Elle conserve un monopole sur l'importation et la distribution de carburant, selon le même rapport, qui estime les recettes générées par ces activités à « un million de dollars environ par mois ».
Le groupe contrôlerait aussi « la distribution de l'aide humanitaire », et « il en confisque une partie pour renforcer ses réseaux clientélistes », accuse le même rapport onusien.
Mais Idleb c'est aussi les guerres intestines entre différents groupuscules jihadistes.
Parmi ces factions, on compte Houras al-Din (les Gardiens de la religion), la branche syrienne d'Al-Qaïda (2 000 à 2 500 combattants d'après l'ONU).
Il y a aussi le Parti islamique du Turkestan (TIP) --dont les membres appartiennent majoritairement à la minorité musulmane ouïghoure de Chine (de 3 000 à 4 500 combattants).
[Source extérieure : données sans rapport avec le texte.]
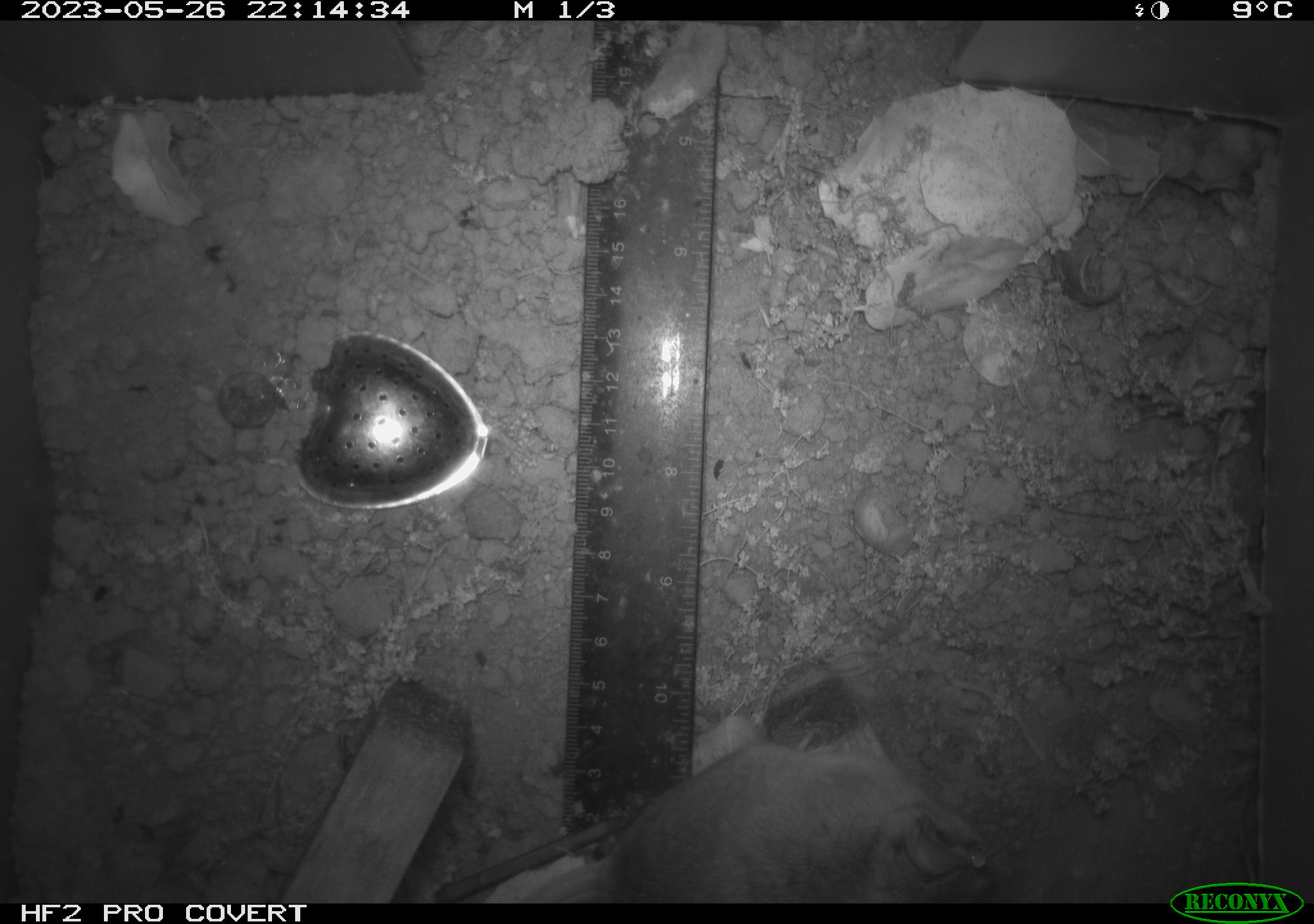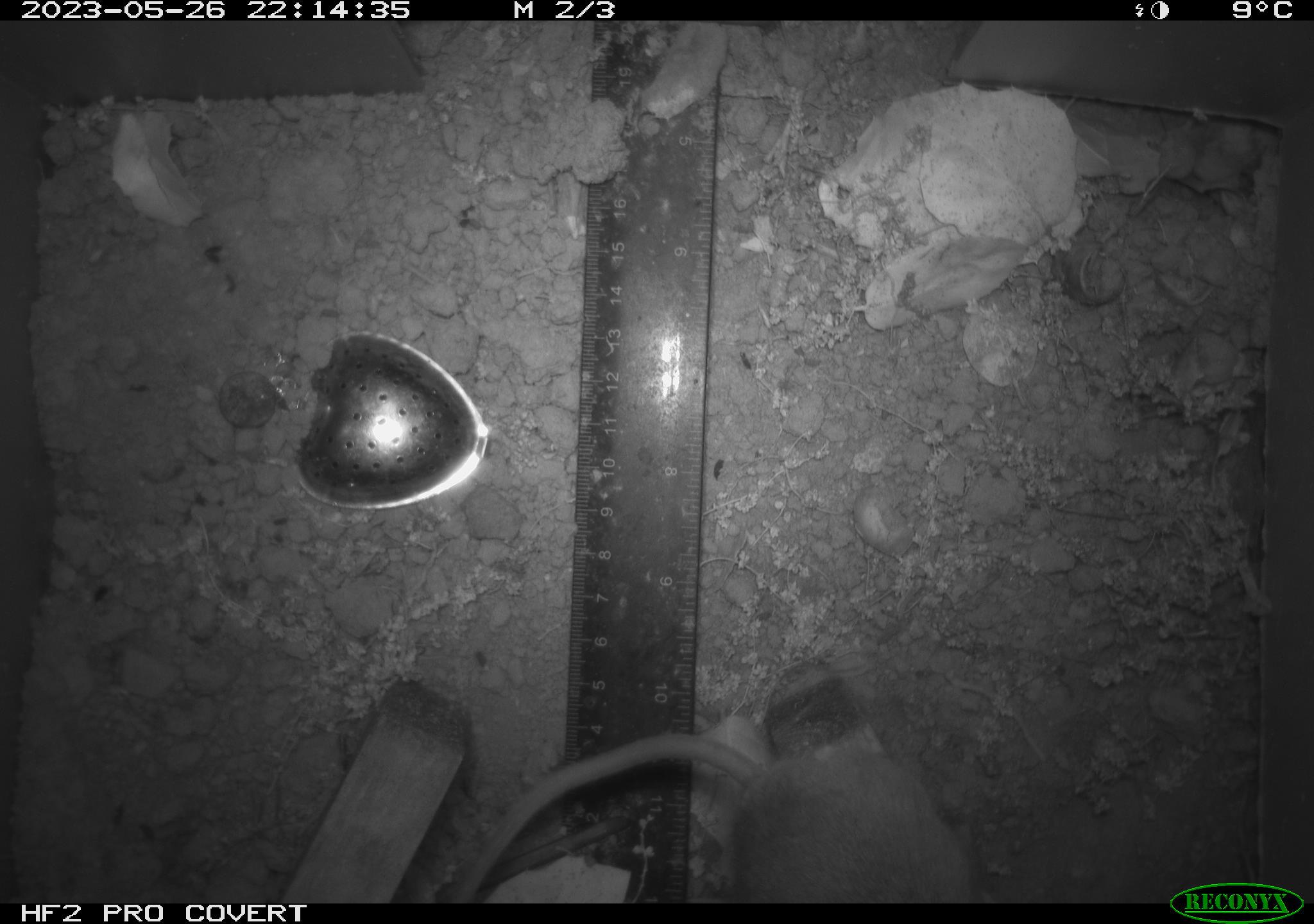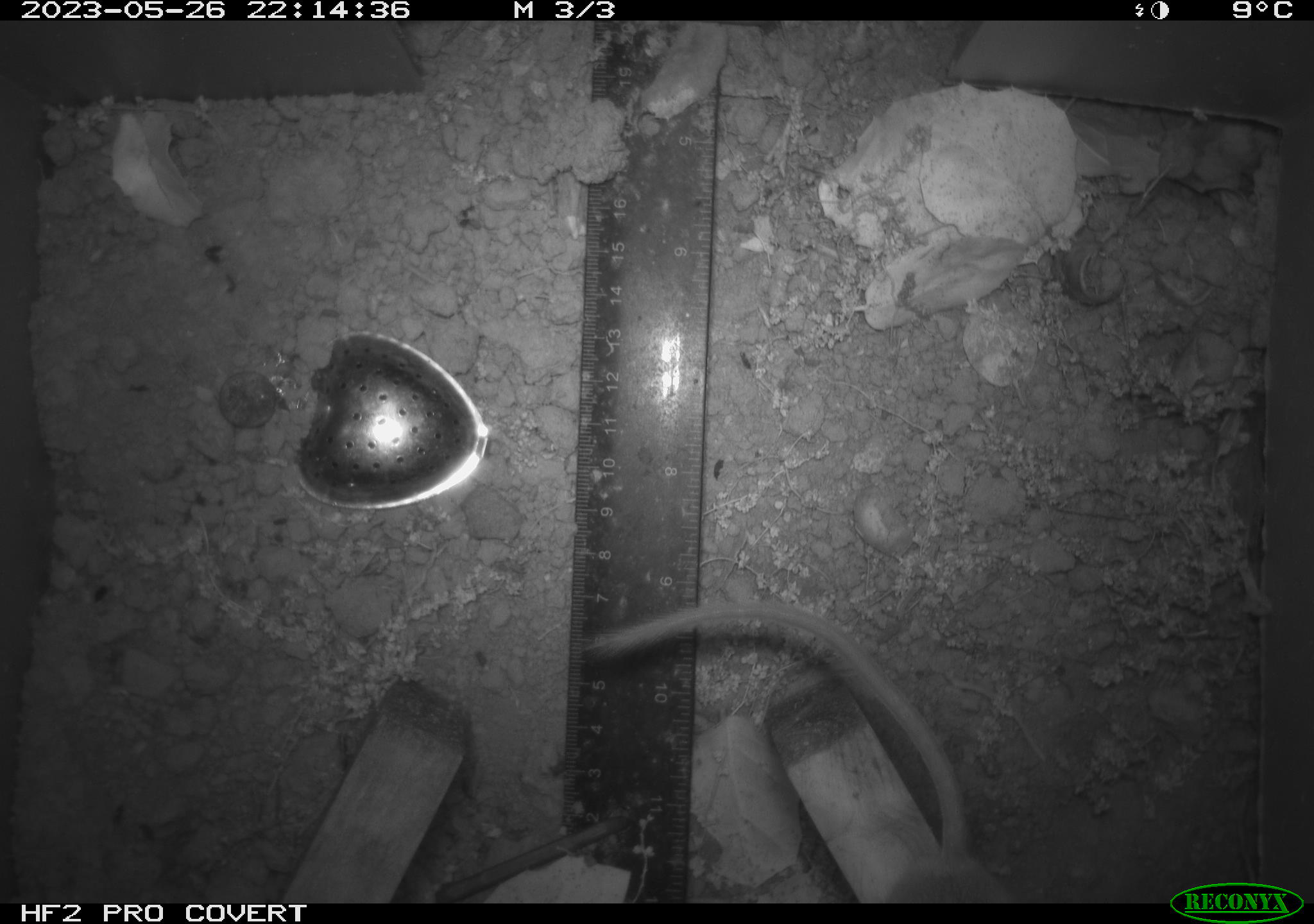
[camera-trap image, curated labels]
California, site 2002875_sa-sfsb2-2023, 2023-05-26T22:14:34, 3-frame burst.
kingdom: Animalia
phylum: Chordata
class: Mammalia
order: Rodentia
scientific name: Rodentia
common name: mouse species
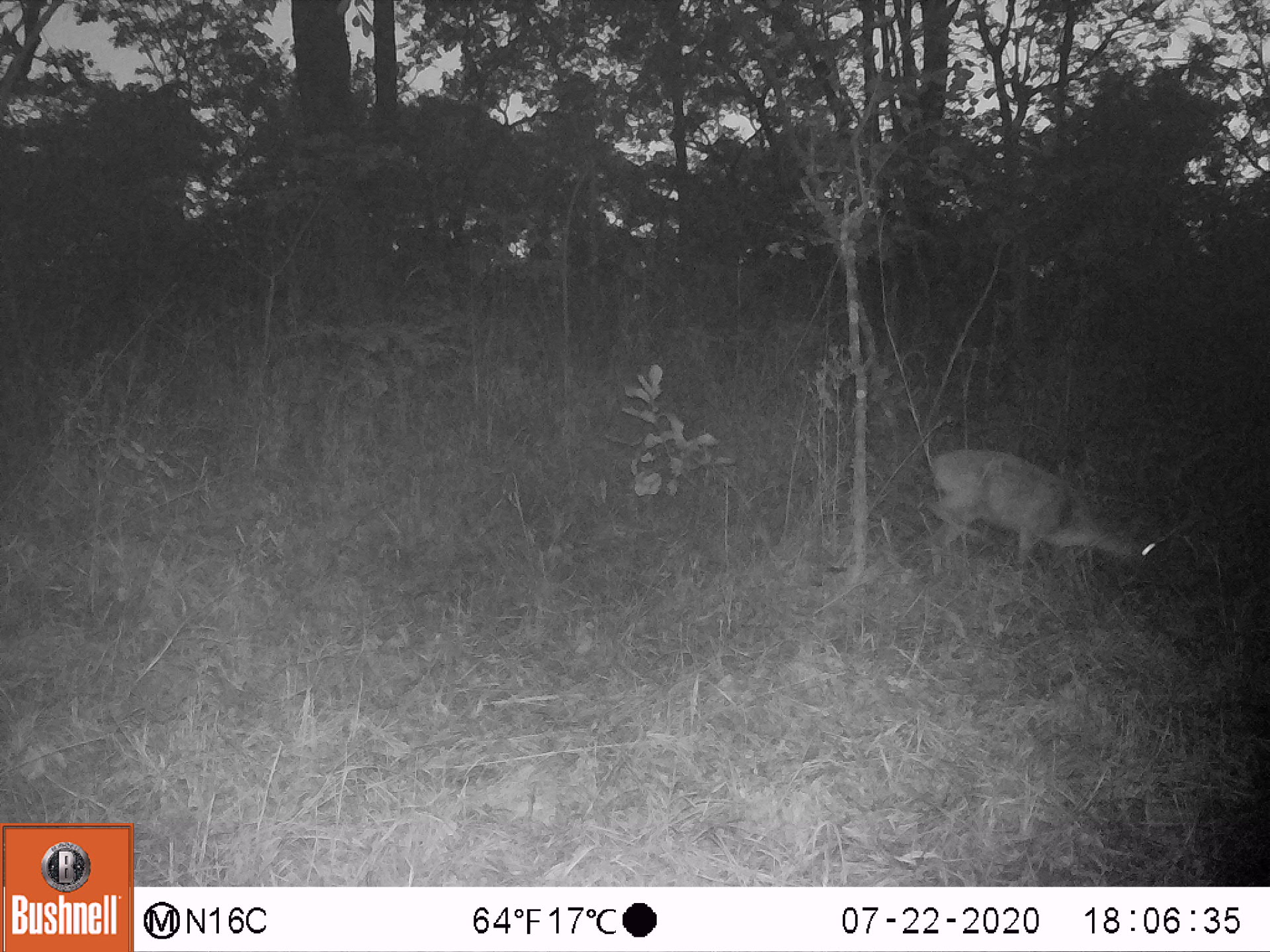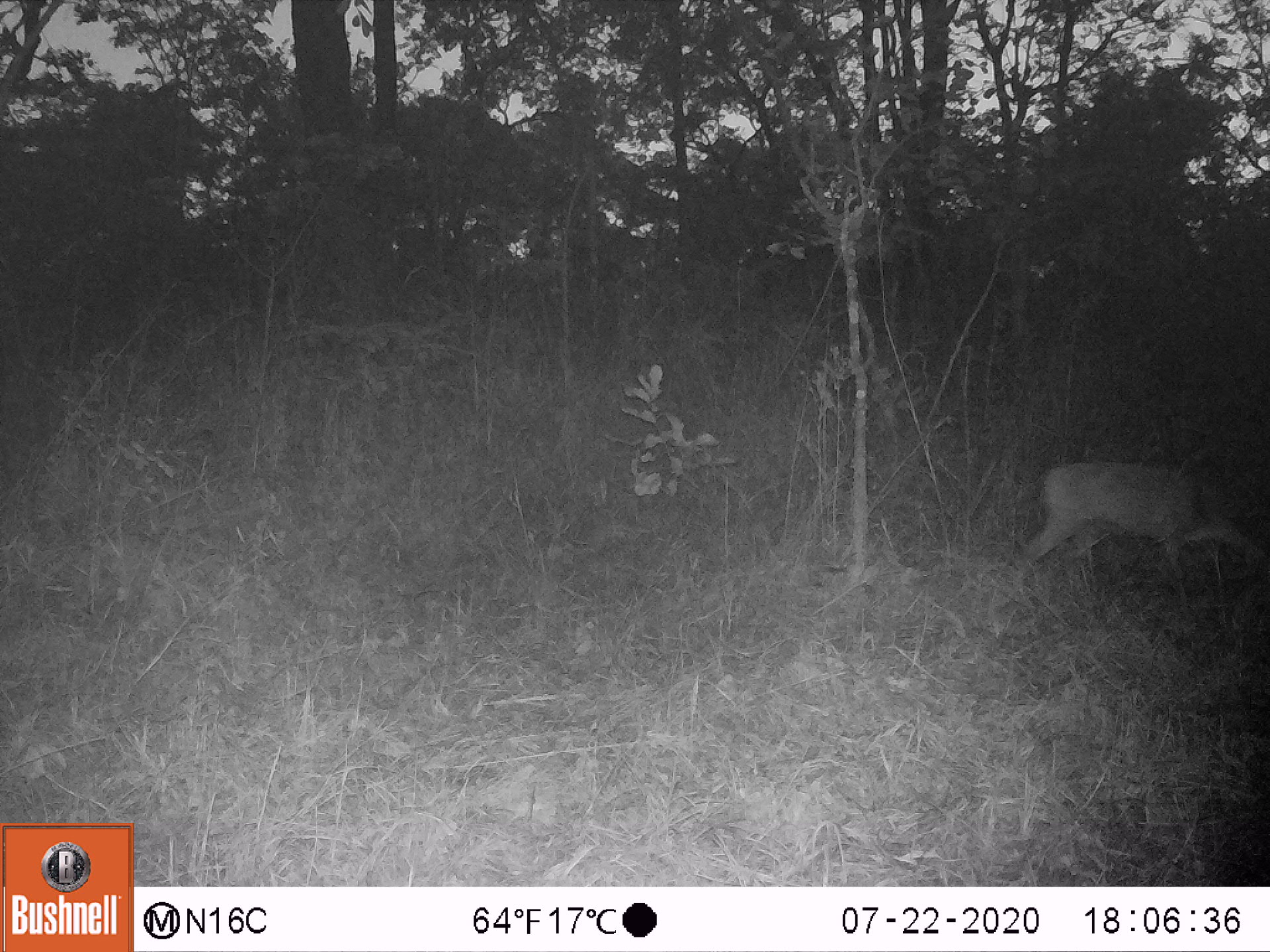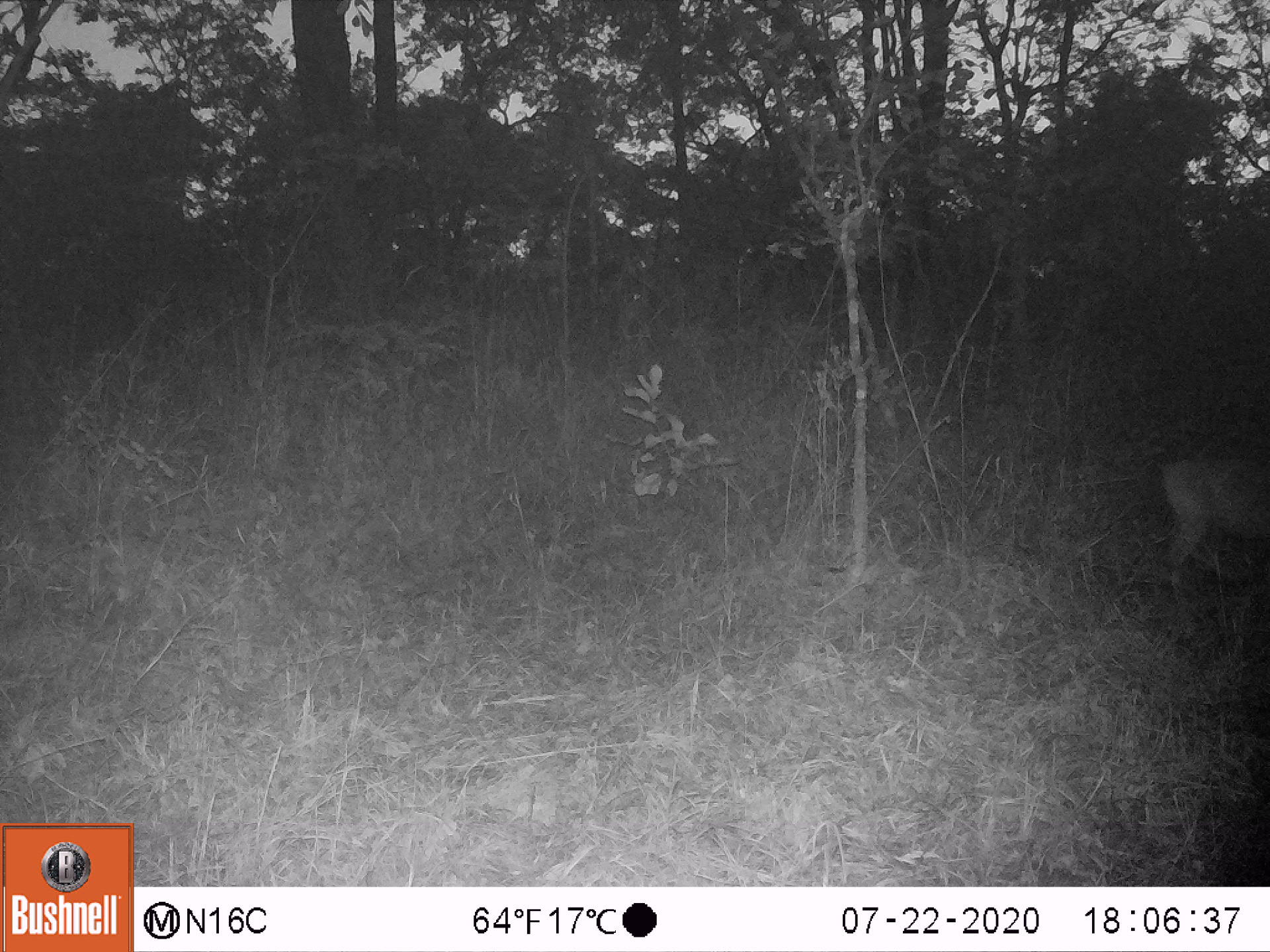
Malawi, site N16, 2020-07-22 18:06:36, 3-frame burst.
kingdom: Animalia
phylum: Chordata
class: Mammalia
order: Artiodactyla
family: Bovidae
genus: Sylvicapra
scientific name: Sylvicapra grimmia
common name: common duiker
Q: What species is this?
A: Common duiker (Sylvicapra grimmia).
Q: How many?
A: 1.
Très tôt, le secteur a attiré des milliers d'étrangers, notamment des Français, des Britanniques, des Tchétchènes, selon l'Observatoire syrien des droits de l'Homme (OSDH).
Enfin, des rebelles armés et financés par la Turquie se maintiennent même si, affaiblis face aux jihadistes, ils entretiennent des rapports tendus avec HTS.
Un avenir durable ?
Coincée entre la frontière turque et les zones du régime, Idleb n'échappe pas aux marchandages diplomatiques dictant l'évolution du conflit syrien.
L'enjeu pour la Turquie, qui accueille déjà 3,6 millions de réfugiés, est principalement d'empêcher un nouvel afflux massif sur son territoire.
« Une nouvelle vague de réfugiés syriens poserait de sérieux défis politique, économique et humanitaire » à Ankara, souligne Dareen Khalifa, analyste à l'International Crisis Group (ICG).
Ce pays essaye ainsi de trouver un « équilibre » entre ses intérêts pour garder Idleb hors de portée du régime tout en « maintenant ses rapports avec Moscou et éviter une confrontation risquée », ajoute-t-elle.
De son côté, Damas a maintes fois martelé son intention de reconquérir l'ensemble de la province. Il a déjà grignoté des territoires le long de l'autoroute M4, stratégique --elle coupe Idleb et relie la grande métropole d'Alep (nord) à la province côtière de Lattaquié, fief de la famille alaouite des Assad.
Le régime pourrait poursuivre cette stratégie, mais « Erdogan voudrait quelque chose en échange, à mon avis un nouveau territoire kurde », estime Balanche.
Ces dernières années, la Turquie et ses supplétifs syriens ont déjà conquis plusieurs territoires tenus par la minorité dans le nord syrien.
Dans le cas contraire, « une offensive contre Idleb des Russes et Syriens se heurterait frontalement à l'armée turque », juge un diplomate occidental, rappelant qu'à la faveur du cessez-le-feu « les Turcs ont massivement investi l'enclave avec 15 000 hommes environ ».
Pour autant, dit-il, le statu quo est « difficilement imaginable » au vu d'une situation explosive : il cite la menace de « millions de déplacés » et « le fait que certains des groupes terroristes (...) sont une menace directe pour la Turquie ou pour l'Occident ».
Mais des territoires insurgés pourraient survivre sous forme de « protectorat turc », estime Balanche, qui y voit une « nouvelle bande de Gaza ».
« Une étroite bande de territoire sous contrôle de groupes islamistes comme HTS, qui gèrent une population de réfugiés. Elle sera sous perfusion de l'aide humanitaire internationale ».